*INSTRUCTIONS*
1 - Reproduce the part of the passage on monogamy below that begins with the words "Evolutionary anthropology has" and ends after the words "seed societal stability.".
2 - Using the passage on monogamy below, decide whether each statement agrees with the text. Answer yes or no for each, and quote the exact words that decide it. (a) The study mentioned comes from a Harvard University team. (b) Polygamy was the least common practice in the ancient world. (c) Christopher Ryan is described as a psychologist.

*READING TEXT*
★ ★ ★ ★ ★ ★ ★

Scientists Suspect Genetic Underpinnings to Human Monogamy

A groundbreaking study from a Harvard University team suggests that monogamy may be genetically programmed within some mammals.

Cute couple has their love lock on a bridge.
Cute couple. Getty Images.

Evolutionary anthropology has for some time tried to understand what natural relationship pattern humans follow, if there is one. In his book Sex at Dawn psychologist Christopher Ryan posits that our prehistoric ancestors practiced multiple kinds of sexual and romantic relationships.


Monogamy became a social institution and one that made sense. Polygamy was the most common practice in the ancient world, but it made women a commodity. Rich men could keep multiple wives for themselves, whole harems, which caused a lot of strife among others, fighting over those who were left. Monogamy however, eliminated this problem and helped seed societal stability.

Even so, multiple societies around the world still practice different forms of pair bonding other than monogamy. Even the most strident monogamist will admit that marriage can prove difficult. There’s things like the four year slump and the seven year itch. Some evolutionary biologists have explained these as a cessation of the pair bonding process.

★ ★ ★ ★ ★ ★ ★

*RECORDED DATA*
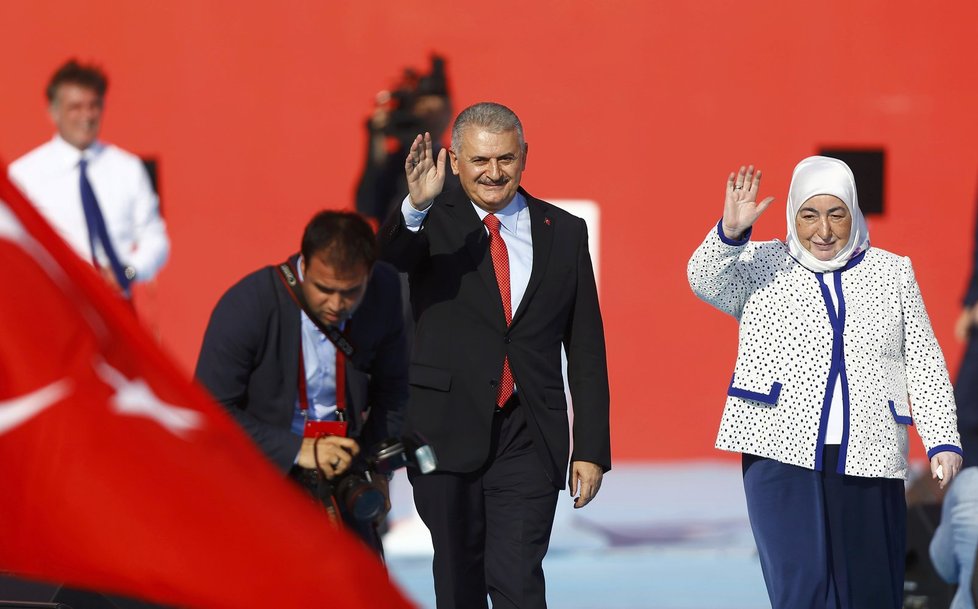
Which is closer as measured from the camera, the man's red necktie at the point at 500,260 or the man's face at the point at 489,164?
the man's face at the point at 489,164

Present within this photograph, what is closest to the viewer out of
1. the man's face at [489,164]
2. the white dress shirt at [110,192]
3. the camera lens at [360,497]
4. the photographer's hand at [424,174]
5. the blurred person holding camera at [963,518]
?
the camera lens at [360,497]

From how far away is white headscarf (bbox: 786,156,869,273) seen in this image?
467cm

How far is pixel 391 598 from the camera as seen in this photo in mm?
2186

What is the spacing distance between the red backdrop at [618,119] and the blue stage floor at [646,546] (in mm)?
505

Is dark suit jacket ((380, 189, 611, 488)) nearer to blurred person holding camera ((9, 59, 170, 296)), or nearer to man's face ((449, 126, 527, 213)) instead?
man's face ((449, 126, 527, 213))

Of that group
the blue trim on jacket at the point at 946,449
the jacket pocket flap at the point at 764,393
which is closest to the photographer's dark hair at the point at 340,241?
the jacket pocket flap at the point at 764,393

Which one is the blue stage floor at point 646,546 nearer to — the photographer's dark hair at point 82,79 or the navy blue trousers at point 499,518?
the navy blue trousers at point 499,518

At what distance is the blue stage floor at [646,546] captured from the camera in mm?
6578

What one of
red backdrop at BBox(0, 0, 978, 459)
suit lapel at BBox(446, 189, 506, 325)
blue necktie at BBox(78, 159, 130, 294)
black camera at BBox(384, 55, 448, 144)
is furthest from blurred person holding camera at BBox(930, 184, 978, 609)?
black camera at BBox(384, 55, 448, 144)

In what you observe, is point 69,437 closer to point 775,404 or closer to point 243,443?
point 243,443

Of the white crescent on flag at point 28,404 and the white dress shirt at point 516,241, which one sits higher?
the white dress shirt at point 516,241

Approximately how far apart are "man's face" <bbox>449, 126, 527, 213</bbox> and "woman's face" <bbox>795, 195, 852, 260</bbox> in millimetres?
821

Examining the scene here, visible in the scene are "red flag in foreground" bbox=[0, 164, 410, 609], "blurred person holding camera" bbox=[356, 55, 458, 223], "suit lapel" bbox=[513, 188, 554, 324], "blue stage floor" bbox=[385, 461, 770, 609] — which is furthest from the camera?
"blurred person holding camera" bbox=[356, 55, 458, 223]

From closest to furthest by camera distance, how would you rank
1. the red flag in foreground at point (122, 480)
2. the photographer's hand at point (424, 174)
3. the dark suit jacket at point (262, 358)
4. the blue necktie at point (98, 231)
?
1. the red flag in foreground at point (122, 480)
2. the dark suit jacket at point (262, 358)
3. the photographer's hand at point (424, 174)
4. the blue necktie at point (98, 231)
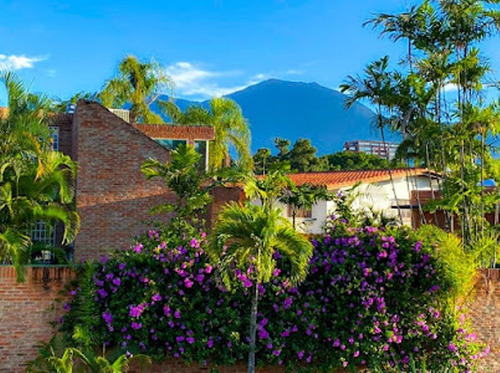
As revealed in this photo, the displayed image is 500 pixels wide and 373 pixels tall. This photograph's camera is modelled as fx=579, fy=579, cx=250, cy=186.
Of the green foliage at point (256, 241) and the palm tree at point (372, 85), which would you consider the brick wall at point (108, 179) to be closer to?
the palm tree at point (372, 85)

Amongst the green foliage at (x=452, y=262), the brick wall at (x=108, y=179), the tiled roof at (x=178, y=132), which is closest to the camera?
the green foliage at (x=452, y=262)

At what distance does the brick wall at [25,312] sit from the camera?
8250mm

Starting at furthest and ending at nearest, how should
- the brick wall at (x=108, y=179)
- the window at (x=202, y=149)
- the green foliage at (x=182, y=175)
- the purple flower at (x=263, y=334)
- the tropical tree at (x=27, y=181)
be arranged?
the window at (x=202, y=149) → the brick wall at (x=108, y=179) → the green foliage at (x=182, y=175) → the tropical tree at (x=27, y=181) → the purple flower at (x=263, y=334)

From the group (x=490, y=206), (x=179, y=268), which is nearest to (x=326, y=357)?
(x=179, y=268)

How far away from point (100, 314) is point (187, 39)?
3957cm

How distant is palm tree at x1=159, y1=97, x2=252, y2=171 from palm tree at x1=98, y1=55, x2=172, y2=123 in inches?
31.9

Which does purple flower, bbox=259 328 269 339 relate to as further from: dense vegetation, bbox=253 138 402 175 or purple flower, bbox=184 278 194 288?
dense vegetation, bbox=253 138 402 175

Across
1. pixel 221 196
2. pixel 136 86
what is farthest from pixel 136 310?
pixel 136 86

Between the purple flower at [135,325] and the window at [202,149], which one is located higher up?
the window at [202,149]

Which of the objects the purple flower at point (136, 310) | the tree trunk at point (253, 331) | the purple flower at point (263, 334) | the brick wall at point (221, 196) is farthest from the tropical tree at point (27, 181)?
the brick wall at point (221, 196)

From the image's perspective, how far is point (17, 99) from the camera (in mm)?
10617

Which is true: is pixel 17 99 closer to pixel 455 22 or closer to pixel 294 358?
pixel 294 358

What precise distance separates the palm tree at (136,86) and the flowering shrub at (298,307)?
57.5ft

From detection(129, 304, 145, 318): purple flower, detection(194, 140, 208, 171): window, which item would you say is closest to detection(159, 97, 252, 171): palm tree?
detection(194, 140, 208, 171): window
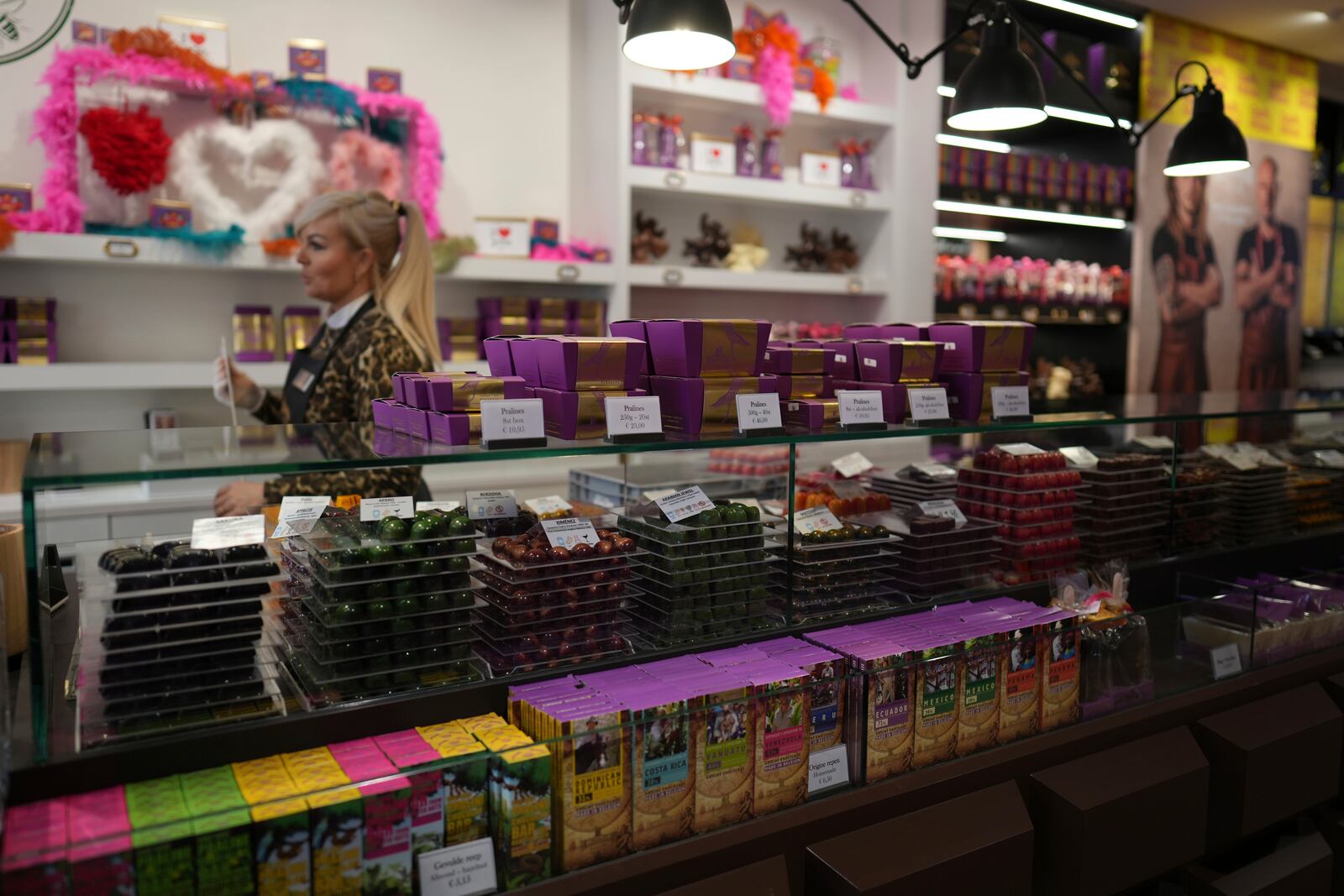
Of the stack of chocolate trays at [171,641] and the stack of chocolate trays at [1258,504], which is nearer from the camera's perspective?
the stack of chocolate trays at [171,641]

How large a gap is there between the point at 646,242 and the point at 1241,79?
4.97 meters

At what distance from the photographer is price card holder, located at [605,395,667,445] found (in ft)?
4.99

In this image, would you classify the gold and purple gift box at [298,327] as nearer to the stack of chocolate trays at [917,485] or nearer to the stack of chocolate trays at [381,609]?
the stack of chocolate trays at [917,485]

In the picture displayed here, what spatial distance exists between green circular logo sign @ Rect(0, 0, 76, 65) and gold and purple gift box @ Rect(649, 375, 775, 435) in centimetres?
328

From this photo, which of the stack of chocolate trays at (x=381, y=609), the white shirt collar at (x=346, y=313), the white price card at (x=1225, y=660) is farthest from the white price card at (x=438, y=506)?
the white price card at (x=1225, y=660)

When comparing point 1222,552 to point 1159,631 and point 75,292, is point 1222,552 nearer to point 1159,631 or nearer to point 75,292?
point 1159,631

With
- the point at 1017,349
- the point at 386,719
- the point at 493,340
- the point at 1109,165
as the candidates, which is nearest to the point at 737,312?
the point at 1109,165

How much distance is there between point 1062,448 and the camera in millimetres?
2289

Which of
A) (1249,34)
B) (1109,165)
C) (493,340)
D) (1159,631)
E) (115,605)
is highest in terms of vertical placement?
(1249,34)

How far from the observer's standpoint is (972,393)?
6.40 feet

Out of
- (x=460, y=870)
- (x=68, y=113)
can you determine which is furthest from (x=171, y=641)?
(x=68, y=113)

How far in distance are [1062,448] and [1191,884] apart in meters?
0.96

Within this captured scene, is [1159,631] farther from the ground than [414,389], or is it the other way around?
[414,389]

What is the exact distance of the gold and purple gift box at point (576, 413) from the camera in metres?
1.51
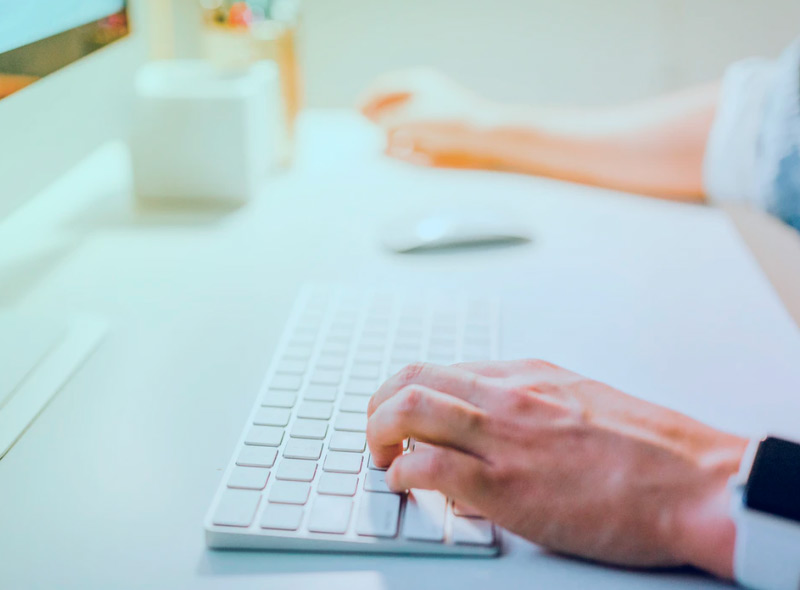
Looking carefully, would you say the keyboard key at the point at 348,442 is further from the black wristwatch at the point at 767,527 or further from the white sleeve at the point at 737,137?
the white sleeve at the point at 737,137

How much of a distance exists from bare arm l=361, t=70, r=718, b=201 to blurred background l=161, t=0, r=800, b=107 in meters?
0.34

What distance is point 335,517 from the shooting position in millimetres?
365

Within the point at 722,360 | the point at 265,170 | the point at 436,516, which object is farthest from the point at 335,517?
the point at 265,170

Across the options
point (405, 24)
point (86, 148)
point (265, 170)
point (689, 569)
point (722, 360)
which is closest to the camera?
point (689, 569)

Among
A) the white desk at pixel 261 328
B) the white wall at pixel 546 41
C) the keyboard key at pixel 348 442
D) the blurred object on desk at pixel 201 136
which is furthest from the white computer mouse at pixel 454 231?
the white wall at pixel 546 41

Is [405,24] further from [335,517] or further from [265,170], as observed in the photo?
[335,517]

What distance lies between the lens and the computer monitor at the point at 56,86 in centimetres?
48

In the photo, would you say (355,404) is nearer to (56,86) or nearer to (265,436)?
(265,436)

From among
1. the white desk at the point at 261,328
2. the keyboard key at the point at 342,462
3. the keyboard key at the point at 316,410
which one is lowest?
the white desk at the point at 261,328

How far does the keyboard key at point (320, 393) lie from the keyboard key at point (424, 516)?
3.8 inches

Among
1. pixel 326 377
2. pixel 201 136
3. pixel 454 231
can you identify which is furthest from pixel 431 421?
pixel 201 136

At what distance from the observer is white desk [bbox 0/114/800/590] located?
35cm

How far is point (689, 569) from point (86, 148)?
1.88 feet

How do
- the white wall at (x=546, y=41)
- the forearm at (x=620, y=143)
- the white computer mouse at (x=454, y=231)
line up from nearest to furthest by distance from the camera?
the white computer mouse at (x=454, y=231) < the forearm at (x=620, y=143) < the white wall at (x=546, y=41)
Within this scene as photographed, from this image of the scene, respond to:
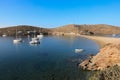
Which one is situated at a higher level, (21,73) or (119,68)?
(119,68)

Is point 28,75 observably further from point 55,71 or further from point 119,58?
point 119,58

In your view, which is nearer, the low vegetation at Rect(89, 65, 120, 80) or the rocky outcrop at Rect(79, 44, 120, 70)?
the low vegetation at Rect(89, 65, 120, 80)

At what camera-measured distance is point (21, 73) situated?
41688mm

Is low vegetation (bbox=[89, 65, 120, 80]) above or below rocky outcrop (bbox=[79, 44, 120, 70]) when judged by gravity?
above

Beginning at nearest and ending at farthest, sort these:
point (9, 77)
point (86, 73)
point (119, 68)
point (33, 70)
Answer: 1. point (119, 68)
2. point (9, 77)
3. point (86, 73)
4. point (33, 70)

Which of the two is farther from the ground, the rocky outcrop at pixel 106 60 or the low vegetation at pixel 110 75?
the low vegetation at pixel 110 75

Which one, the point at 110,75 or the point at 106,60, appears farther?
the point at 106,60

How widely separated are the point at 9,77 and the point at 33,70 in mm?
7214

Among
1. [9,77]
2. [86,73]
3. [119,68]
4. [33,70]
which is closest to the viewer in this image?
[119,68]

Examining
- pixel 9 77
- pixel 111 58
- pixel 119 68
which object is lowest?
pixel 9 77

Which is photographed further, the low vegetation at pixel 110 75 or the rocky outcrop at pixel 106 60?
the rocky outcrop at pixel 106 60

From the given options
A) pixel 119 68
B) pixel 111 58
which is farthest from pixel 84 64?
pixel 119 68

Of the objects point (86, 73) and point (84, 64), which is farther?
point (84, 64)

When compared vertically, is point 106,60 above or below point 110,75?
below
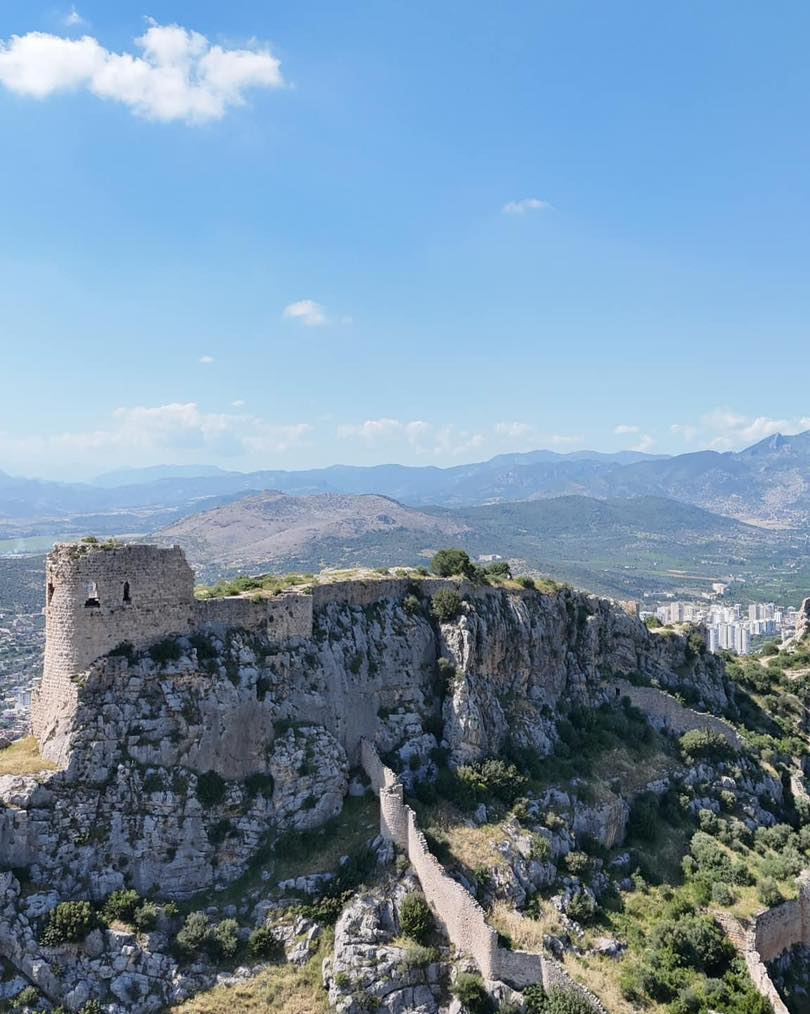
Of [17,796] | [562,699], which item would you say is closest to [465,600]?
[562,699]

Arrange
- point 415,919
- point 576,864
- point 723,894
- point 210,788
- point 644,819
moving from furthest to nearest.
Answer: point 644,819 → point 723,894 → point 576,864 → point 210,788 → point 415,919

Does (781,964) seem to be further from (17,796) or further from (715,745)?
(17,796)

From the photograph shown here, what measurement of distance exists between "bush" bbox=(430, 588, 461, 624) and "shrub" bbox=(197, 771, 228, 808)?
15.4 metres

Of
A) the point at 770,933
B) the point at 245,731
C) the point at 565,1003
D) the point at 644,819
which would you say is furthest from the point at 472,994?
the point at 644,819

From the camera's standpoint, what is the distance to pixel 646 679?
5494 cm

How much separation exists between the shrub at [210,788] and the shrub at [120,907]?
428 centimetres

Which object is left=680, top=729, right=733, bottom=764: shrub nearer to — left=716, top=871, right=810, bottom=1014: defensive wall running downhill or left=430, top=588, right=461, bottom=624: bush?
left=716, top=871, right=810, bottom=1014: defensive wall running downhill

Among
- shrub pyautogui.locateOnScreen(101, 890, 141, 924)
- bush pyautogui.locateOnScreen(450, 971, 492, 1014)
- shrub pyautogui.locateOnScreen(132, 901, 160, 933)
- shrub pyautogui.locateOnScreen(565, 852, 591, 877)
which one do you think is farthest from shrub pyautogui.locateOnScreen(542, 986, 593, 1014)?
shrub pyautogui.locateOnScreen(101, 890, 141, 924)

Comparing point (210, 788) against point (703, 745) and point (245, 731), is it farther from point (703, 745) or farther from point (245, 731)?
point (703, 745)

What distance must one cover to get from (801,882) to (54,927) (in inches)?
1327

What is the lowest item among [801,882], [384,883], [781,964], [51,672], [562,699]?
[781,964]

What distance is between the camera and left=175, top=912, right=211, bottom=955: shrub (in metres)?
30.3

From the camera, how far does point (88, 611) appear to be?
34.2 metres

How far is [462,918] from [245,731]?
38.8ft
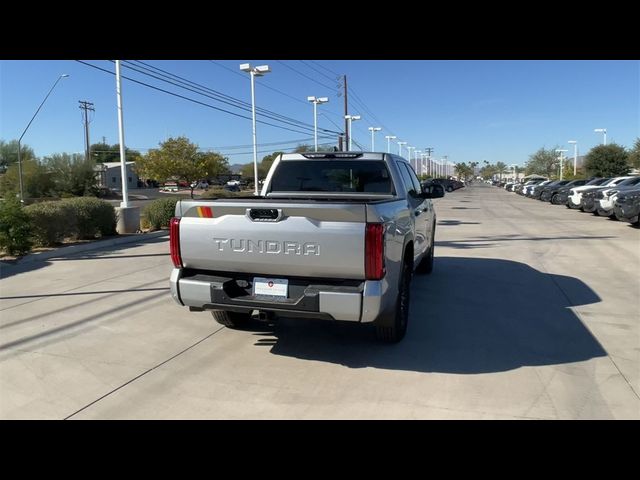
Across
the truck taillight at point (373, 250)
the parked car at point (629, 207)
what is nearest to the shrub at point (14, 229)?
the truck taillight at point (373, 250)

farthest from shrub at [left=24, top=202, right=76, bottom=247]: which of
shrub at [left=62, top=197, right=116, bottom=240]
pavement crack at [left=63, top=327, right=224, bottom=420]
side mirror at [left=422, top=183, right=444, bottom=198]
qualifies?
side mirror at [left=422, top=183, right=444, bottom=198]

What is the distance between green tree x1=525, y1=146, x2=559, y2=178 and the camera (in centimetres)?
9862

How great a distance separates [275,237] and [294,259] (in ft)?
0.80

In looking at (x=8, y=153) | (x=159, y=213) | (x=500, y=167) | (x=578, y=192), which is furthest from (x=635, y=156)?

★ ★ ★ ★ ★ ★ ★

*SOLUTIONS FOR EACH TASK*
1 -
Evolutionary anthropology has for some time tried to understand what natural relationship pattern humans follow, if there is one. In his book Sex at Dawn psychologist Christopher Ryan posits that our prehistoric ancestors practiced multiple kinds of sexual and romantic relationships.


Monogamy became a social institution and one that made sense. Polygamy was the most common practice in the ancient world, but it made women a commodity. Rich men could keep multiple wives for themselves, whole harems, which caused a lot of strife among others, fighting over those who were left. Monogamy however, eliminated this problem and helped seed societal stability.

2 -
(a) Yes: "A groundbreaking study from a Harvard University team"
(b) No: "Polygamy was the most common practice in the ancient world"
(c) Yes: "psychologist Christopher Ryan"